La preocupación también alcanza a los ecosistemas. Las lluvias extremas favorecen procesos de erosión, sedimentación de ríos, deterioro de bosques ribereños y pérdida de biodiversidad. En una región donde la deforestación, la ocupación desordenada del territorio y la expansión urbana sobre zonas de riesgo ya representan serios problemas, un evento climático intenso puede acelerar procesos de degradación ambiental que tardarán años en revertirse.
Frente a este panorama, el propio ENFEN exhorta a los tomadores de decisiones a utilizar los escenarios de riesgo para adoptar medidas orientadas a la reducción del riesgo de desastres, fortalecer la preparación frente a peligros inminentes y seguir estrictamente la información oficial emitida por el organismo y el Sistema Nacional de Gestión del Riesgo de Desastres (SINAGERD).
Para San Martín, ello implica acelerar una serie de intervenciones preventivas que no pueden seguir postergándose. Entre ellas destacan la descolmatación de ríos, quebradas y canales, el reforzamiento de defensas ribereñas, la limpieza permanente de drenajes urbanos, la estabilización de taludes en carreteras, el mantenimiento de puentes, la identificación y reubicación progresiva de familias asentadas en zonas de alto riesgo, así como la actualización de los mapas de peligros y los planes de contingencia de los gobiernos locales y del Gobierno Regional de San Martín.
También resulta indispensable fortalecer los sistemas de alerta temprana, realizar simulacros comunitarios, garantizar el funcionamiento de almacenes de ayuda humanitaria, asegurar maquinaria disponible para atender emergencias y promover campañas permanentes de educación ciudadana para que la población conozca cómo actuar frente a inundaciones o deslizamientos.

Cada temporada de lluvias vuelve a demostrar que muchas de las pérdidas humanas y materiales no obedecen únicamente a la fuerza de la naturaleza, sino también a decisiones que permitieron la ocupación de quebradas, fajas marginales y laderas inestables. La prevención comienza evitando que nuevos asentamientos se establezcan en áreas de peligro y ejecutando proyectos de reubicación donde el riesgo ya resulta irreversible.

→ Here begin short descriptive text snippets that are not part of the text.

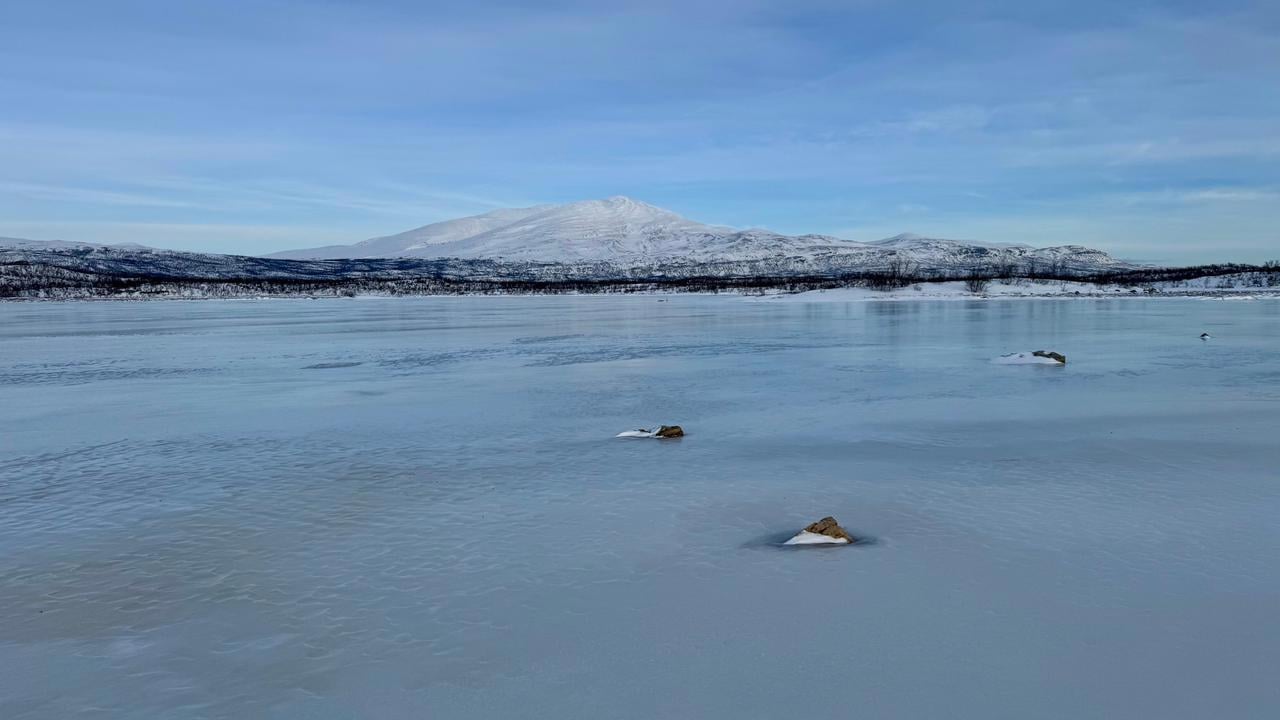 Ett fruset vattendrag med ett fjäll i bakgrunden.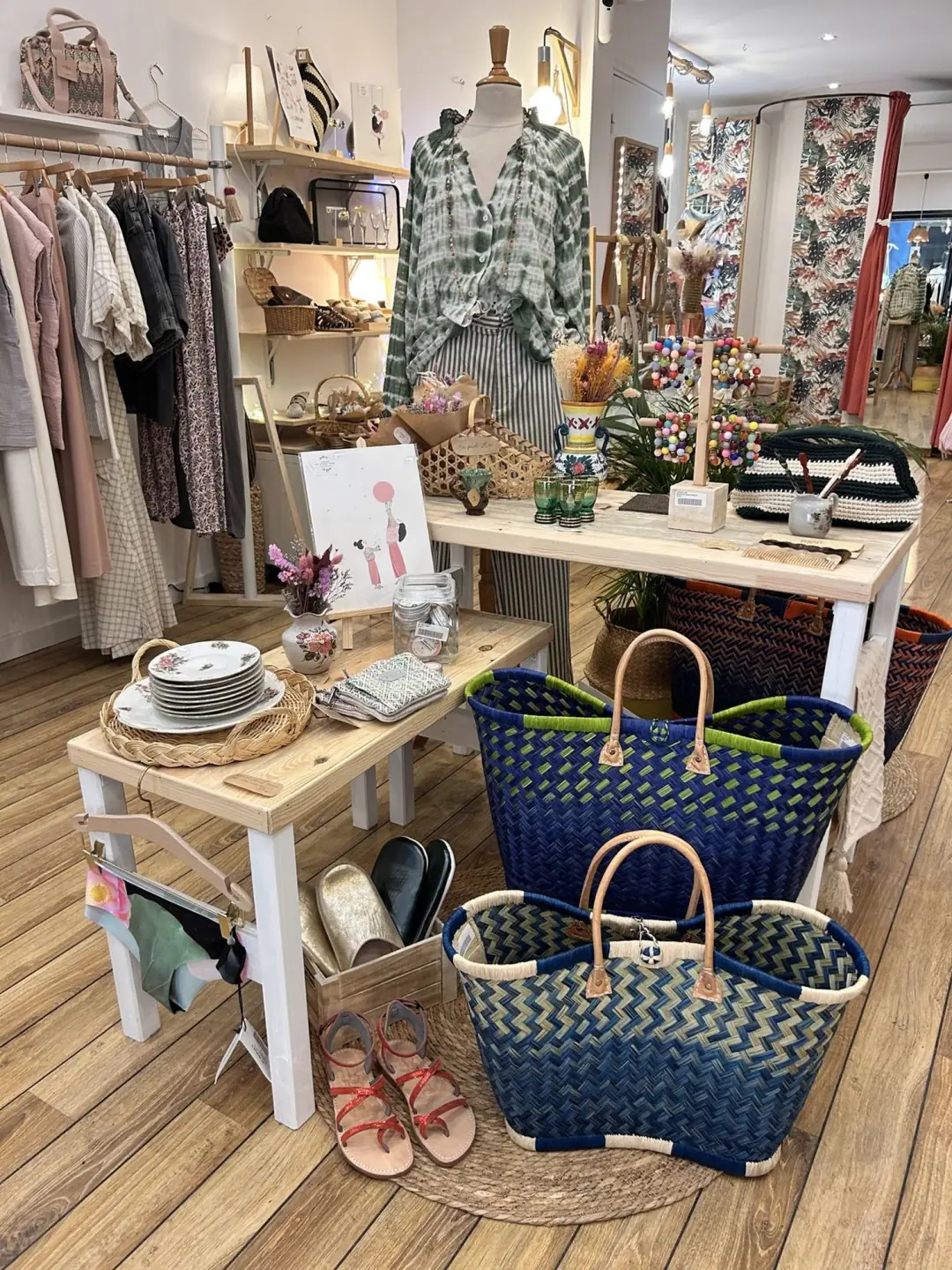 Intérieur de la boutique : parquet clair, murs blancs, portants de vêtements et mobilier chiné.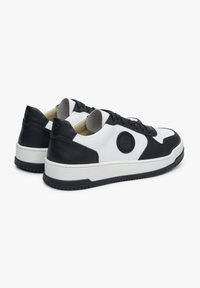 Černobílé tenisky s hladkou kůží, kulatou špičkou, kontrastními akcenty, plochými šňůrkami a texturovanou gumovou podrážkou. Vystouplý detail loga.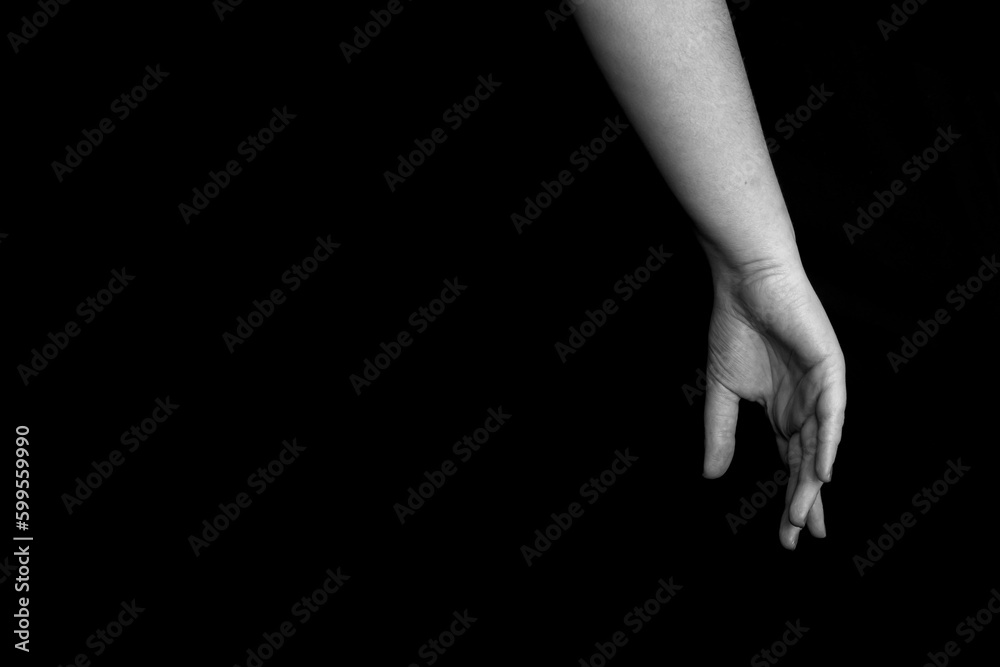Fototapeta premium black and white female hands with closed fingers on dark background with copyspace for your text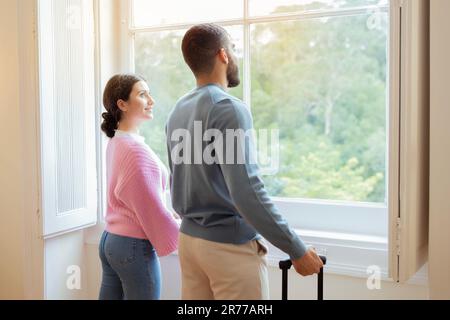 Vue latérale du couple de touristes près de la fenêtre dans l'intérieur de l'hôtel Banque D'Images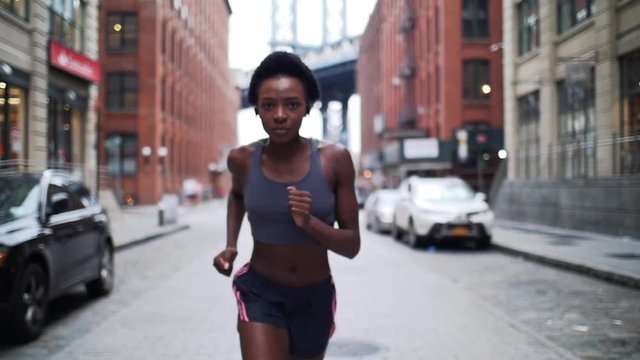  Woman urban runner training in New york city at sunrise. Concept about sport and people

El pronóstico difundido por el ENFEN constituye, más que una advertencia meteorológica, una oportunidad para actuar con anticipación. La región aún dispone de algunos meses antes del inicio de la temporada más intensa de lluvias para ejecutar obras preventivas, fortalecer la coordinación entre instituciones y preparar a la población. Si las acciones se limitan a responder cuando ocurran las emergencias, los costos económicos y sociales volverán a ser elevados. Pero si la prevención se convierte en una prioridad sostenida, San Martín estará en mejores condiciones para enfrentar un fenómeno natural que, según las proyecciones oficiales, seguirá acompañando al país hasta bien entrado el 2027.